For example, let consider the three distinct selectively structured records we may obtain from EMBL and GenBank databanks in querying the same gene HFE (see Figure 7). The first record identified by the accession number AF204869 describes a partial sequence (size = 3043) of the HFE gene with no annotation but one relevant information item about the position of the promoter region. The second record identified by the accession number AF184234 describes a partial sequence (size = 772) of the protein precursor of HFE gene with a detailed but incomplete annotation. The third record identified by the accession number Z92910 describes the complete sequence (size = 12146) of the HFE gene with a complete annotation.
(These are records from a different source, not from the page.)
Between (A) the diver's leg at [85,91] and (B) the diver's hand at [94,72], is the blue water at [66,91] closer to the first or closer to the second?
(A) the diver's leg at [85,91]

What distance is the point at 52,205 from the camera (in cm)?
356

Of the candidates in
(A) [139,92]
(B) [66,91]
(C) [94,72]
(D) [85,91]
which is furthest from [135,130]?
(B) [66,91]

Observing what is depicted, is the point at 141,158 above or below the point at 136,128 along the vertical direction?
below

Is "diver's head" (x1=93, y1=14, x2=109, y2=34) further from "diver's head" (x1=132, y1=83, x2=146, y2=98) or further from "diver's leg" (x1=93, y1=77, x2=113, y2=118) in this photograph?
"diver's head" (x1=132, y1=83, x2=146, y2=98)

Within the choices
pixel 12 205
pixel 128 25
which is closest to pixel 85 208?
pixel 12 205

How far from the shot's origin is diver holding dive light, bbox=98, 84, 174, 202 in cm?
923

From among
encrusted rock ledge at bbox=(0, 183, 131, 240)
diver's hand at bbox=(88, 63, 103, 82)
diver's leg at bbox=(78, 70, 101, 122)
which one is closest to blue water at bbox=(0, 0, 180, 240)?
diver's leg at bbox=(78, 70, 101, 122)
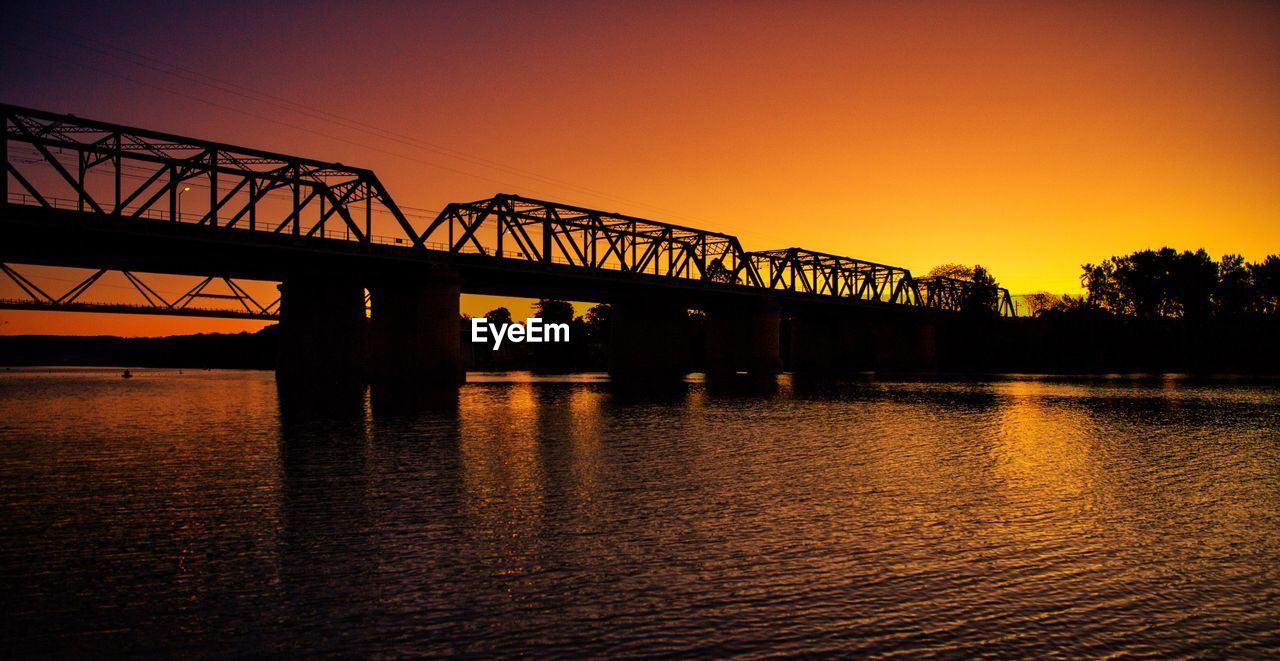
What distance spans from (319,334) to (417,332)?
8.69 m

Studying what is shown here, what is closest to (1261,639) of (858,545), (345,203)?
(858,545)

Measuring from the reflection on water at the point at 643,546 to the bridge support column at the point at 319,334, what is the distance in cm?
4954

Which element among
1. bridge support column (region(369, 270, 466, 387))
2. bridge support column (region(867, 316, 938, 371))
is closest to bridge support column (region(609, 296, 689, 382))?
bridge support column (region(369, 270, 466, 387))

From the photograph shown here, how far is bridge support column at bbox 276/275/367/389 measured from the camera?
80562 mm

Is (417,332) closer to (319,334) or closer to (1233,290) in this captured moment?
(319,334)

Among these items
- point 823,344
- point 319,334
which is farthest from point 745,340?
point 319,334

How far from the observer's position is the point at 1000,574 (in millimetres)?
12508

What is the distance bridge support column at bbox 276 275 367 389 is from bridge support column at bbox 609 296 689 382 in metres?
47.6

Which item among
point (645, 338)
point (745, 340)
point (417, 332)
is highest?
point (417, 332)

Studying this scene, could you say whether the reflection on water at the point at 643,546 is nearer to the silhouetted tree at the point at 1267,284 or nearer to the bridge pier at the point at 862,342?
the bridge pier at the point at 862,342

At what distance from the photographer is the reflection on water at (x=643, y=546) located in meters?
10.0

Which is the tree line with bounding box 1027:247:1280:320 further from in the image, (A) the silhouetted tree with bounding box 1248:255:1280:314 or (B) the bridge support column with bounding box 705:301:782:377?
(B) the bridge support column with bounding box 705:301:782:377

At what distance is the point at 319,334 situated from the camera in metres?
81.4

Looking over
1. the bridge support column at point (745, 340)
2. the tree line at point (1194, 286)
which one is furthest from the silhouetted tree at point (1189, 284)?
the bridge support column at point (745, 340)
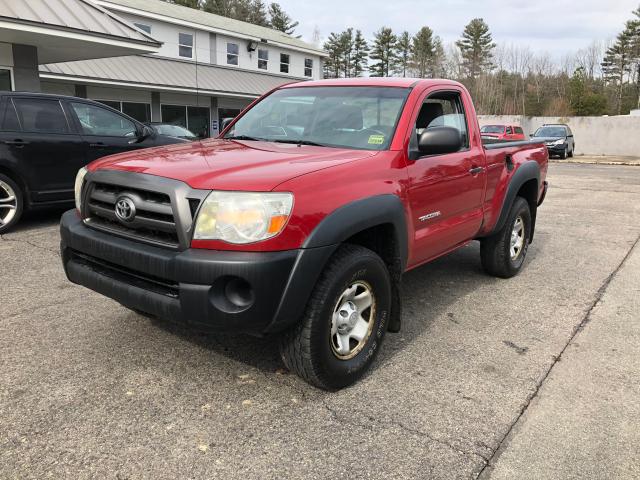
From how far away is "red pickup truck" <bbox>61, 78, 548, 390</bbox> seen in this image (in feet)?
8.34

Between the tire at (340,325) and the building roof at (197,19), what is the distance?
71.6ft

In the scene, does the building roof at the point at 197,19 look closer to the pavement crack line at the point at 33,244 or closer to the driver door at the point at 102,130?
the driver door at the point at 102,130

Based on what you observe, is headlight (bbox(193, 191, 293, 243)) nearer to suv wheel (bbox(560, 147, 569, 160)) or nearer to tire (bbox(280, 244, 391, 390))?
tire (bbox(280, 244, 391, 390))

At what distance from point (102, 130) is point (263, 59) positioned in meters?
22.6

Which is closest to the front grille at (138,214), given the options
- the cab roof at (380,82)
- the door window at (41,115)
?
the cab roof at (380,82)

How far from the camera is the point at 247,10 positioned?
171ft

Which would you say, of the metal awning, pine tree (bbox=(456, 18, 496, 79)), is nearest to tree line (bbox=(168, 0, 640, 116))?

Semantic and cognitive mapping rules are now used for data conciliation at the instance level: several rules may use available tools for determining analogies between homologous data (such as sequence alignment, for example): the result of the BLAST algorithm (implemented in a set of similarity search programs for Basic Local Alignment Search Tool) allows to consider that two sequences match. The scores assigned in a BLAST search have a well-defined statistical interpretation, making real matches easier to distinguish from random background hits. BLAST is therefore able to detect relationships among sequences which share only isolated regions of similarity.

In our example, BLAST(sequence(Z92910), sequence(AF184234))=100% indicates the sequence in both record are perfectly homologous and can be merged.

Other mapping rules are used in this example for conciliating data such as : Descriptive Inclusion: record(Z92910) contains record(AF184234) Position Offset: position(Z92910.exon)=6364+position(AF184234.exon)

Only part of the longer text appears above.